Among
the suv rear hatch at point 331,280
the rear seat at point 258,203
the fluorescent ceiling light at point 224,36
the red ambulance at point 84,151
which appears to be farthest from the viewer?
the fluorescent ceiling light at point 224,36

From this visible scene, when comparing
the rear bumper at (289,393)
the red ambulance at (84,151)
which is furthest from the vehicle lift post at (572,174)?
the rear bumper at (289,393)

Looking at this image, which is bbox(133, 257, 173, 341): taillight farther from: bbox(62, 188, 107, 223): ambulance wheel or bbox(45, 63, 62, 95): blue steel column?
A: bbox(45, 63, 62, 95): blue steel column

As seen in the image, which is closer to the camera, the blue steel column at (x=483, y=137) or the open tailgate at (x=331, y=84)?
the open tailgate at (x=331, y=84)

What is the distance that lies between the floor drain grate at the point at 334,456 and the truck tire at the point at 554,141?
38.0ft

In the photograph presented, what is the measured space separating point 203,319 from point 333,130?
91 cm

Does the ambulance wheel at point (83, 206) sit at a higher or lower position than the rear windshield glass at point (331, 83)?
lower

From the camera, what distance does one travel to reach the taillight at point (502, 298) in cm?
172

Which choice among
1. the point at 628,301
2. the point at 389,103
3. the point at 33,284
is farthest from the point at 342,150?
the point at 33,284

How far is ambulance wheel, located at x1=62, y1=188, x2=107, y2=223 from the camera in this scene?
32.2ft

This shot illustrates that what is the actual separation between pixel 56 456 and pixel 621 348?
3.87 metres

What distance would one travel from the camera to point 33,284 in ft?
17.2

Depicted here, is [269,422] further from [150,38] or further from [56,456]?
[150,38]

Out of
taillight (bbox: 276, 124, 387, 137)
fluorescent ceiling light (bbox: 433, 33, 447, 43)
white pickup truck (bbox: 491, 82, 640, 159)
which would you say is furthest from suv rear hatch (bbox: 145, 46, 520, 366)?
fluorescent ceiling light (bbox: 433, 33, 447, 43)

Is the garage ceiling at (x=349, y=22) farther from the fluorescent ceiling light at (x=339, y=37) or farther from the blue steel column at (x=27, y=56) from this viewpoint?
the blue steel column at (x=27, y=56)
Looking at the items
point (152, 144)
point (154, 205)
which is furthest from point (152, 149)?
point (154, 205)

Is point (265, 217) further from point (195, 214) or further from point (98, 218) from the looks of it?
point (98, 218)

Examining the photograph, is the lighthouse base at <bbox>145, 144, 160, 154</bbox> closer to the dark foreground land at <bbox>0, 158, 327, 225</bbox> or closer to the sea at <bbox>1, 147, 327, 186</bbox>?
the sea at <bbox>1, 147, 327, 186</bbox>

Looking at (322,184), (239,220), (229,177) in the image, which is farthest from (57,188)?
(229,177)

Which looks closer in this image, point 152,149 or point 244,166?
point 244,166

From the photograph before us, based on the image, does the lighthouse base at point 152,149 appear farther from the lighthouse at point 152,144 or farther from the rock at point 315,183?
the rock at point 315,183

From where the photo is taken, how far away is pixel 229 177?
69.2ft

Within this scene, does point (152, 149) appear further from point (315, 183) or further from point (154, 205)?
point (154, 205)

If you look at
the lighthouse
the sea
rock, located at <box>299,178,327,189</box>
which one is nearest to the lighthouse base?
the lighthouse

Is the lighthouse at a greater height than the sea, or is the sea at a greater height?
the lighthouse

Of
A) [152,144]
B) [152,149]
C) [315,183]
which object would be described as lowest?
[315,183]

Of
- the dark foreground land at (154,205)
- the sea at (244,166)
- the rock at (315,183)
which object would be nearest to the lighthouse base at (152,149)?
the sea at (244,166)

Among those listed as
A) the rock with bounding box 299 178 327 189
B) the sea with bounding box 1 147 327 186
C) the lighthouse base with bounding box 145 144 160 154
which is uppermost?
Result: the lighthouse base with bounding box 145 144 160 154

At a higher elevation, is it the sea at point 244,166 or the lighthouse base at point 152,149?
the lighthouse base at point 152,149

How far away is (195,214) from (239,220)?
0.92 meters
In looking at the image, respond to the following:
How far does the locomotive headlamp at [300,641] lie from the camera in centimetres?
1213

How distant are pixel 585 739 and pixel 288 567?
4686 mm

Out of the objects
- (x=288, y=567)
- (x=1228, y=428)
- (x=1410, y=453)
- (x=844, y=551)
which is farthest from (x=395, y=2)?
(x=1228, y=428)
────────
• [OBJETIVO DEL EJERCICIO]
Reproduce sin ningún cambio todas las filas de arriba, desde la primera hasta la última.

• [SOLUCIÓN DEL EJERCICIO]
Among
the suv rear hatch at point 331,280
the rear seat at point 258,203
the fluorescent ceiling light at point 224,36
the red ambulance at point 84,151
which appears to be farthest from the viewer?
the fluorescent ceiling light at point 224,36

From this visible scene, when comparing
the rear bumper at (289,393)
the red ambulance at (84,151)
which is furthest from the vehicle lift post at (572,174)?
the rear bumper at (289,393)

Looking at this image, which is bbox(133, 257, 173, 341): taillight farther from: bbox(62, 188, 107, 223): ambulance wheel or bbox(45, 63, 62, 95): blue steel column?
A: bbox(45, 63, 62, 95): blue steel column

As seen in the image, which is closer to the camera, the blue steel column at (x=483, y=137) or the open tailgate at (x=331, y=84)?
the open tailgate at (x=331, y=84)

What is the distance that lies between the floor drain grate at the point at 334,456 and the truck tire at the point at 554,141?
38.0ft

In the photograph presented, what is the measured space separating point 203,319 from point 333,130?
91 cm

Does the ambulance wheel at point (83, 206) sit at a higher or lower position than the rear windshield glass at point (331, 83)?
lower

From the camera, what distance does one travel to reach the taillight at point (502, 298) in cm?
172

Which choice among
1. the point at 628,301
2. the point at 389,103
3. the point at 33,284
is farthest from the point at 342,150?
the point at 33,284

How far is ambulance wheel, located at x1=62, y1=188, x2=107, y2=223 from the camera in this scene?
32.2ft

This shot illustrates that what is the actual separation between pixel 56 456 and pixel 621 348?
3.87 metres

What distance would one travel from the camera to point 33,284 in ft?
17.2

Depicted here, is [269,422] further from [150,38] or further from [56,456]?
[150,38]

Out of
taillight (bbox: 276, 124, 387, 137)
fluorescent ceiling light (bbox: 433, 33, 447, 43)
white pickup truck (bbox: 491, 82, 640, 159)
which would you say is furthest from suv rear hatch (bbox: 145, 46, 520, 366)?
fluorescent ceiling light (bbox: 433, 33, 447, 43)

Is the garage ceiling at (x=349, y=22) farther from the fluorescent ceiling light at (x=339, y=37) or farther from the blue steel column at (x=27, y=56) from this viewpoint?
the blue steel column at (x=27, y=56)
Looking at the items
point (152, 144)
point (154, 205)
which is furthest from point (152, 149)?
point (154, 205)

Is point (265, 217) further from point (195, 214) or further from point (98, 218) from the looks of it?
point (98, 218)

Examining the photograph, is the lighthouse base at <bbox>145, 144, 160, 154</bbox> closer to the dark foreground land at <bbox>0, 158, 327, 225</bbox> or closer to the sea at <bbox>1, 147, 327, 186</bbox>?
the sea at <bbox>1, 147, 327, 186</bbox>

Looking at (322,184), (239,220), (229,177) in the image, which is farthest from (57,188)?
(229,177)

Which looks closer in this image, point 152,149 or point 244,166?
point 244,166

From the photograph before us, based on the image, does the lighthouse base at point 152,149 appear farther from the lighthouse at point 152,144 or farther from the rock at point 315,183?
the rock at point 315,183

From where the photo is taken, how far away is pixel 229 177?
69.2ft

Within this scene, does point (152, 149) appear further from point (315, 183) or further from point (154, 205)?
point (154, 205)

If you look at
the lighthouse
the sea
rock, located at <box>299,178,327,189</box>
which one is nearest to the lighthouse base?
the lighthouse

Is the lighthouse at a greater height than the sea, or is the sea at a greater height?
the lighthouse

Of
A) [152,144]
B) [152,149]
C) [315,183]
which object would be described as lowest?
[315,183]

Of
- the dark foreground land at (154,205)
- the sea at (244,166)
- the rock at (315,183)
which object would be nearest to the lighthouse base at (152,149)?
the sea at (244,166)

Among those listed as
A) the rock with bounding box 299 178 327 189
B) the sea with bounding box 1 147 327 186
C) the lighthouse base with bounding box 145 144 160 154
which is uppermost?
Result: the lighthouse base with bounding box 145 144 160 154

At a higher elevation, is it the sea at point 244,166 or the lighthouse base at point 152,149?
the lighthouse base at point 152,149

How far away is (195,214) from (239,220)?
0.92 meters
In looking at the image, respond to the following:
How far does the locomotive headlamp at [300,641] lie from the camera in centimetres?
1213

How distant are pixel 585 739 and pixel 288 567?
4686 mm

Out of the objects
- (x=288, y=567)
- (x=1228, y=428)
- (x=1410, y=453)
- (x=844, y=551)
which is farthest from (x=395, y=2)?
(x=1228, y=428)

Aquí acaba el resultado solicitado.